Reputation: 33
I am using the PyYAML library to generate a YAML file dynamically.
For instance,
import yaml
with open(r'content.txt', 'r') as a_file:
with open(r'file.yaml', 'a') as file:
file.write(" root:")
file.write("\n")
for line in a_file:
stripped_line = line.strip()
txt = stripped_line
x = txt.split("=")
with open(r'file.yaml', 'a') as file:
yaml.dump([{'child-1':x[0],'child-2':x[1]}])
The content.txt
file may contain data in this form:
a=b
c=d
The desired final YAML file should look like this:
root:
- child-1: a
child-2: b
- child-1: c
child-2: d
Please note the indentation of the root object, assume it is nested into another root object
But the above code makes the output to be:
root:
- child-1: a
child-2: b
- child-1: c
child-2: d
Which is not a valid YAML.
And mentioning the root object in the yaml.dump()
command duplicates it:
#for line in content.txt
#yaml.dump({'root':[{'child-1': x[0], 'child-2':x[1]}])
root:
- child-1: a
child-2: b
root
- child-1: c
child-2: d
Since the python yaml.dump()
function requires us to mention the object completely with the root along with its child object, it seems difficult to separately handle the 2 objects.
Is there a way to separate call these objects and append/link the root-child objects later?
Upvotes: 2
Views: 1057
Reputation: 76568
You are not using PyYAML to write to the YAML document, because you forgot to provide the stream argument to dump()
, which in PyYAML unfortunately is optional and because you don't use its resulting (string) value, can be replaced by pass
.
Apart from that you should write a YAML document to a stream in one go, and not try to append to it ('a'
). So create and dump the whole data-structure that you want at once:
import sys
import yaml
children = []
data = dict(root=children)
with open('content.txt', 'r') as a_file:
for line in a_file:
x = line.strip().split('=')
children.append({'child-1': x[0], 'child-2': x[1]})

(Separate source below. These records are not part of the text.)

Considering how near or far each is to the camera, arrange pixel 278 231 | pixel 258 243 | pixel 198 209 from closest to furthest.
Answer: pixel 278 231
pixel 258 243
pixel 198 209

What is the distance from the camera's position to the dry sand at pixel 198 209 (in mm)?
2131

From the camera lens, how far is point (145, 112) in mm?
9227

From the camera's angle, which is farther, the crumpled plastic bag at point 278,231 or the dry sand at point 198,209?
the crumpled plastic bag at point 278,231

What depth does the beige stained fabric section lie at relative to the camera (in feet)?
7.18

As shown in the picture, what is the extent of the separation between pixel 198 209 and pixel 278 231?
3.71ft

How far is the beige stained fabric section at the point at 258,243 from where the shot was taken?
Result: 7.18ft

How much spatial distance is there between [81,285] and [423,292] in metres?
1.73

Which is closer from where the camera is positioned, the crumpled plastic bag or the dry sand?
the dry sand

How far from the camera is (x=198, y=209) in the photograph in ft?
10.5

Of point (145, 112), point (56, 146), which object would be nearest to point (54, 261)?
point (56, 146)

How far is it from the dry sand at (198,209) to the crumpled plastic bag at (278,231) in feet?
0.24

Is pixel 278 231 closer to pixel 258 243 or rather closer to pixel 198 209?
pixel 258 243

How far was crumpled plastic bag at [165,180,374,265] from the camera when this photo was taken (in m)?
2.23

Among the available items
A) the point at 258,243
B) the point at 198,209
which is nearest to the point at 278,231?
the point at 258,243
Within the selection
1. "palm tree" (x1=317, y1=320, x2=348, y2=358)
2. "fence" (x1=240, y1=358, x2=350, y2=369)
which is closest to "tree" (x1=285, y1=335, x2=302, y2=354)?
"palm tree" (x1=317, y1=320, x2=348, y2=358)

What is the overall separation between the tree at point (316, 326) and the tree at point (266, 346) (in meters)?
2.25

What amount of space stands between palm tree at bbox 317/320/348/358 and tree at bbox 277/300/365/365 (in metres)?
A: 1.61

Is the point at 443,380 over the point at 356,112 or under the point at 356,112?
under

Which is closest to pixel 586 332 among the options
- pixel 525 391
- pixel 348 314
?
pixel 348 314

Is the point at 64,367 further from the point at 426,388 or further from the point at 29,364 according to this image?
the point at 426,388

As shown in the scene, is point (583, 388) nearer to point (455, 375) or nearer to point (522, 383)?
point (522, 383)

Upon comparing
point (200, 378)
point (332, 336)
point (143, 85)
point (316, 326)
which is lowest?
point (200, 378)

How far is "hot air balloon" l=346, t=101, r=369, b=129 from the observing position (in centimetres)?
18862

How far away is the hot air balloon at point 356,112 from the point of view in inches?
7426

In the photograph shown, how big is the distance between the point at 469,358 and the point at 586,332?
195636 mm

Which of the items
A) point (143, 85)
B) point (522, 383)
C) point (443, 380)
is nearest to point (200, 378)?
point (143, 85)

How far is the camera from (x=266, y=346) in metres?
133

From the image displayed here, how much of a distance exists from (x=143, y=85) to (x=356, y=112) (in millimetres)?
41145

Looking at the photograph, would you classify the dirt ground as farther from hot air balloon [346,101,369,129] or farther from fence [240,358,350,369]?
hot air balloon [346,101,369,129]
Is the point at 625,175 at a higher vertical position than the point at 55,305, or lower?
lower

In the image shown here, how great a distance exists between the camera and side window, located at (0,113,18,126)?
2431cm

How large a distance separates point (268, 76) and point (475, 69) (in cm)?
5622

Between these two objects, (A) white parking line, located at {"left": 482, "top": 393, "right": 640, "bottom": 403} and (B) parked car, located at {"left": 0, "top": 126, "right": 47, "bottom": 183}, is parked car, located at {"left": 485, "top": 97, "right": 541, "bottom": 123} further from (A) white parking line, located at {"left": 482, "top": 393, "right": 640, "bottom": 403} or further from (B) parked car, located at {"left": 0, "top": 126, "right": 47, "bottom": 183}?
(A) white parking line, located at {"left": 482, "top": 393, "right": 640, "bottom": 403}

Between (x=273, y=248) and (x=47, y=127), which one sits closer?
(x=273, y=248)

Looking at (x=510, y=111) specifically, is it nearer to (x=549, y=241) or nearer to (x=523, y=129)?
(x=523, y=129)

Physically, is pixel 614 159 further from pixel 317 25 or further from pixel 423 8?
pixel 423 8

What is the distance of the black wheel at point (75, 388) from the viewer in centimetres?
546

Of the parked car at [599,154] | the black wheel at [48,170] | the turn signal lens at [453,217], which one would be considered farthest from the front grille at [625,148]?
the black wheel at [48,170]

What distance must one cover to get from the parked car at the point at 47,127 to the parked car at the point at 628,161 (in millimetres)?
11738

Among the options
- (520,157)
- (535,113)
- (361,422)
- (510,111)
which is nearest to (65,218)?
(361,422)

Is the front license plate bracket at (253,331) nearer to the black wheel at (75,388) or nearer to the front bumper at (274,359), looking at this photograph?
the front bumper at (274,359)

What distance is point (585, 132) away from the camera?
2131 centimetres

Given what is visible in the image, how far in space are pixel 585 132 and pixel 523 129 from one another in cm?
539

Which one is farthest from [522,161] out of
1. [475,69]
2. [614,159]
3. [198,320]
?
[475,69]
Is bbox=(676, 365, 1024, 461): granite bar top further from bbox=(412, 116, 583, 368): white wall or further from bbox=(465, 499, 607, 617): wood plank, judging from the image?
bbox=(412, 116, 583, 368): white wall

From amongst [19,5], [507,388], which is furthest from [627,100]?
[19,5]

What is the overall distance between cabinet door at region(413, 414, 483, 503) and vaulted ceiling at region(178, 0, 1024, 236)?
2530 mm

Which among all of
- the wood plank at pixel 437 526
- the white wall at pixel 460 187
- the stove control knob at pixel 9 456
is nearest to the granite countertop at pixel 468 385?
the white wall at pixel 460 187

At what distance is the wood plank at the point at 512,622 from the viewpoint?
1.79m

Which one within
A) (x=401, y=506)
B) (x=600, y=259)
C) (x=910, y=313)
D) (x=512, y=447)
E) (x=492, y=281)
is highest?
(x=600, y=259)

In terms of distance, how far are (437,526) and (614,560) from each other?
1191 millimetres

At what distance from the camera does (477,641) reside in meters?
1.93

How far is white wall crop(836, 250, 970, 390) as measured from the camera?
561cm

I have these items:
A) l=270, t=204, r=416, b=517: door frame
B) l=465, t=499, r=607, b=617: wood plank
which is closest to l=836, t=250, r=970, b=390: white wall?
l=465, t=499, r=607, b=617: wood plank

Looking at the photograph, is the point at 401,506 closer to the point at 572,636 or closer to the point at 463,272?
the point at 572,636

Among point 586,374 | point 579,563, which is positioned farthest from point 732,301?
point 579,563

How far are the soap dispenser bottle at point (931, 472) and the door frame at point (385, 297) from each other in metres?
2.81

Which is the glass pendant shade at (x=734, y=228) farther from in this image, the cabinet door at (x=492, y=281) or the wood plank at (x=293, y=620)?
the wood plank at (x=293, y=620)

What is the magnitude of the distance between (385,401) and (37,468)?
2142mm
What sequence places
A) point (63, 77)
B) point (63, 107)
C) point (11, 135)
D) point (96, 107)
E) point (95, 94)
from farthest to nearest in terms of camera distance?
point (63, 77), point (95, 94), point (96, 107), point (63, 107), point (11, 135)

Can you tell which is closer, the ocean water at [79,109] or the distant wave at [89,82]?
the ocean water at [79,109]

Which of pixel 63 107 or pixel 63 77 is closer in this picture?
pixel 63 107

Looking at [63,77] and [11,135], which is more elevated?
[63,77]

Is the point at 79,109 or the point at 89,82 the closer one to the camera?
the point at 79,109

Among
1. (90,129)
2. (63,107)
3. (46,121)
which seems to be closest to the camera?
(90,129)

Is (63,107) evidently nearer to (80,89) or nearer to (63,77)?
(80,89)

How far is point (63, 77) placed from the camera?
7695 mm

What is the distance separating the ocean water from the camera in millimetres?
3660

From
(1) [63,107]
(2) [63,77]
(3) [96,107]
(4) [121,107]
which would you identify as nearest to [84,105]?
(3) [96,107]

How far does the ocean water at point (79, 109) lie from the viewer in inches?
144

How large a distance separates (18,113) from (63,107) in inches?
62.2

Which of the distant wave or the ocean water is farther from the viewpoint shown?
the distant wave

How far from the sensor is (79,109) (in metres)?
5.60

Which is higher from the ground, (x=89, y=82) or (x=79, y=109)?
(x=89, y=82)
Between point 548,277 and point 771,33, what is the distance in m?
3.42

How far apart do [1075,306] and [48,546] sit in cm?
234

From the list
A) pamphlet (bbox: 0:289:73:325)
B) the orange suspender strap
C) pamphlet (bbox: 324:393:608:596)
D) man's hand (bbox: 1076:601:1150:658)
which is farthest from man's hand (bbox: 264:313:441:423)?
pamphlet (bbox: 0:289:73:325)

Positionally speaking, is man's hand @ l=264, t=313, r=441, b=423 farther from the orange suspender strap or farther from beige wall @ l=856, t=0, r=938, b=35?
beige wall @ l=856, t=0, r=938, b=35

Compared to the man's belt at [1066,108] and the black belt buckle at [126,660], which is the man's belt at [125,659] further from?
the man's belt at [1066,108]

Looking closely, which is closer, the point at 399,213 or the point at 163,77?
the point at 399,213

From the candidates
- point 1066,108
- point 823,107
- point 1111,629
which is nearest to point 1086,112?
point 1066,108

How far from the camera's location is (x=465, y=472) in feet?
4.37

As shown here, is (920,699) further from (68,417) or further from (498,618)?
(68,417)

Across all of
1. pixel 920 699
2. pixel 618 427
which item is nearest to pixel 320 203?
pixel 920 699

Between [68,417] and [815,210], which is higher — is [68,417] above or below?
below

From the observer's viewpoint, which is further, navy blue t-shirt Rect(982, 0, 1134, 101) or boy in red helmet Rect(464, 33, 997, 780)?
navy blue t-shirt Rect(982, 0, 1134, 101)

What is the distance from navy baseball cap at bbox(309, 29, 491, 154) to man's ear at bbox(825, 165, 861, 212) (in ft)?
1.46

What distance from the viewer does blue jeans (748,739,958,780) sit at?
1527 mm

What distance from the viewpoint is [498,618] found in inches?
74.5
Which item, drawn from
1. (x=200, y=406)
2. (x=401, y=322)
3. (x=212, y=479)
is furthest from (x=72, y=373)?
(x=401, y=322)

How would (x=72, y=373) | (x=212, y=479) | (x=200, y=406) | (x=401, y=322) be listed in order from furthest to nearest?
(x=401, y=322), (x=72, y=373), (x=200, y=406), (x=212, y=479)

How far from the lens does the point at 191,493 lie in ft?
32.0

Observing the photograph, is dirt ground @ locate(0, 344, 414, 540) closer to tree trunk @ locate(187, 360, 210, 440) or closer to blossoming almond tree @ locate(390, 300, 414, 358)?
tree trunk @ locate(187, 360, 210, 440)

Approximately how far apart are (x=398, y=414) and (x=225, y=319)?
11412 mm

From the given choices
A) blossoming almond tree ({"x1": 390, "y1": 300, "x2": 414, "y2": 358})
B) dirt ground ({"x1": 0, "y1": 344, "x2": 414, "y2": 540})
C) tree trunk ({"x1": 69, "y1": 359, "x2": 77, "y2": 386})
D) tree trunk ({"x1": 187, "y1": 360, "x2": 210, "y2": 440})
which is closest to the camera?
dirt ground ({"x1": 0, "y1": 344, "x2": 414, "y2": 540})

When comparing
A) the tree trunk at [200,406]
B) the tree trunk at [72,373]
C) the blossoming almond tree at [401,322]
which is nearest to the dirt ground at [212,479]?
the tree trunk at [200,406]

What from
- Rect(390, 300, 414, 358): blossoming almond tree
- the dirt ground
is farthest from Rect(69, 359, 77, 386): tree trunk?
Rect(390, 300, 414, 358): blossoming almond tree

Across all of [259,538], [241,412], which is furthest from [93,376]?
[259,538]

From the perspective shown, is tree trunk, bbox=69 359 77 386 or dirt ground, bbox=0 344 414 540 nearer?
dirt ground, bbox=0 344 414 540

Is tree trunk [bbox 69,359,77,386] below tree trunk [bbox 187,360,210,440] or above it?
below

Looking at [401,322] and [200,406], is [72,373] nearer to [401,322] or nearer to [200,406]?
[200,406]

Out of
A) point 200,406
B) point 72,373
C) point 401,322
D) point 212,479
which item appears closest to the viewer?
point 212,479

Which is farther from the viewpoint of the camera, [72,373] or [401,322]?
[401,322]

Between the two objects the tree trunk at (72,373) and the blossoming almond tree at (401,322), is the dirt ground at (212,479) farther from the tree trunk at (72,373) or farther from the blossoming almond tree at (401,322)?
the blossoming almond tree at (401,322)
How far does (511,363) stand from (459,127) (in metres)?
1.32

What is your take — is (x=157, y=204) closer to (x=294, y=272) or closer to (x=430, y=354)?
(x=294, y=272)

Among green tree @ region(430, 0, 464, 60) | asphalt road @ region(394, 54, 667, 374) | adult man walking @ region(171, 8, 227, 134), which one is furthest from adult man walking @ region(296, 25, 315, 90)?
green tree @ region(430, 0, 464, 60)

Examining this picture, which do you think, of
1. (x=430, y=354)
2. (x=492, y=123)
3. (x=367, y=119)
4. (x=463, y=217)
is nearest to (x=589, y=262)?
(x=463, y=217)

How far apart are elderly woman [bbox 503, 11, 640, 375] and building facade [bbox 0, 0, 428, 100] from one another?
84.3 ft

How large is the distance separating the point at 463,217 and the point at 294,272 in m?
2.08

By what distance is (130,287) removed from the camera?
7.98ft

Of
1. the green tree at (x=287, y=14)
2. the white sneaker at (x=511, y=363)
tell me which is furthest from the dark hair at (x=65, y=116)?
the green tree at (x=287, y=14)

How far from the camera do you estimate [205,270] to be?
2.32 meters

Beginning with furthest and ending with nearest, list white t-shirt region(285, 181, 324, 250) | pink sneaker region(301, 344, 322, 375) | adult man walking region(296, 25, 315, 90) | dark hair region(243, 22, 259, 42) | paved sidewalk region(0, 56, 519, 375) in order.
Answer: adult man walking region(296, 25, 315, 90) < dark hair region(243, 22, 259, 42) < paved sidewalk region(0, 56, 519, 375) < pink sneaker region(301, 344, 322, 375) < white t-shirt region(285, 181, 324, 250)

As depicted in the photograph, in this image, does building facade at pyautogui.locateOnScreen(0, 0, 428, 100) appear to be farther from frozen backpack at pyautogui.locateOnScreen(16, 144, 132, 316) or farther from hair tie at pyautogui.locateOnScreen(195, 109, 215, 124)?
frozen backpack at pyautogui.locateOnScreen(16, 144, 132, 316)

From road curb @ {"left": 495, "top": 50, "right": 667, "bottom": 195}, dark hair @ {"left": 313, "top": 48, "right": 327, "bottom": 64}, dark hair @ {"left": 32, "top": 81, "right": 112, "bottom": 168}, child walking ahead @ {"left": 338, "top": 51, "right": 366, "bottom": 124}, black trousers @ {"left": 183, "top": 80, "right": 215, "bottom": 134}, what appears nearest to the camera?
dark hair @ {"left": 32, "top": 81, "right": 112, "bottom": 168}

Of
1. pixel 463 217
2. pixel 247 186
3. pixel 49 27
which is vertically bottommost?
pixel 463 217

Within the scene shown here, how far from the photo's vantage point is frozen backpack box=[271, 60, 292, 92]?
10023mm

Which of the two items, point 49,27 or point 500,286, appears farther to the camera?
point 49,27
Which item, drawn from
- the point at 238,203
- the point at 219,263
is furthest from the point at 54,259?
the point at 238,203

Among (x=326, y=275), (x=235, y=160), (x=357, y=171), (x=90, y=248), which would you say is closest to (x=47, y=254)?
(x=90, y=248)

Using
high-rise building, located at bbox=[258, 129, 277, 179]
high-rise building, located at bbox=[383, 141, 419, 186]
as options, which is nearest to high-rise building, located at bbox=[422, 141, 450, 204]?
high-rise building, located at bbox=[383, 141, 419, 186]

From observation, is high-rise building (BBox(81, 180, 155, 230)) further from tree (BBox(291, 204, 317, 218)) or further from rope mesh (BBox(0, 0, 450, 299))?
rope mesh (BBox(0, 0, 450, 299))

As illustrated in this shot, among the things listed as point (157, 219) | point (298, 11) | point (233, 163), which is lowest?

with open('file.yaml', 'w') as o_file:
yaml.dump(data, o_file)
with open('file.yaml', 'r') as i_file:
print(i_file.read(), end='')
which gives:
root:
- child-1: a
child-2: b
- child-1: c
child-2: d
You should also note that PyYAML only supports YAML version 1.1 although the latest version is YAML 1.2, so you might want to switch to ruamel.yaml library, which supports this standard (which is more than 10 years old. Disclaimer I am the developer of ruamel.yaml). In order to do this replace
import yaml
with
import ruamel.yaml
yaml = ruamel.yaml.YAML(type='safe')
Which is also much faster for large files.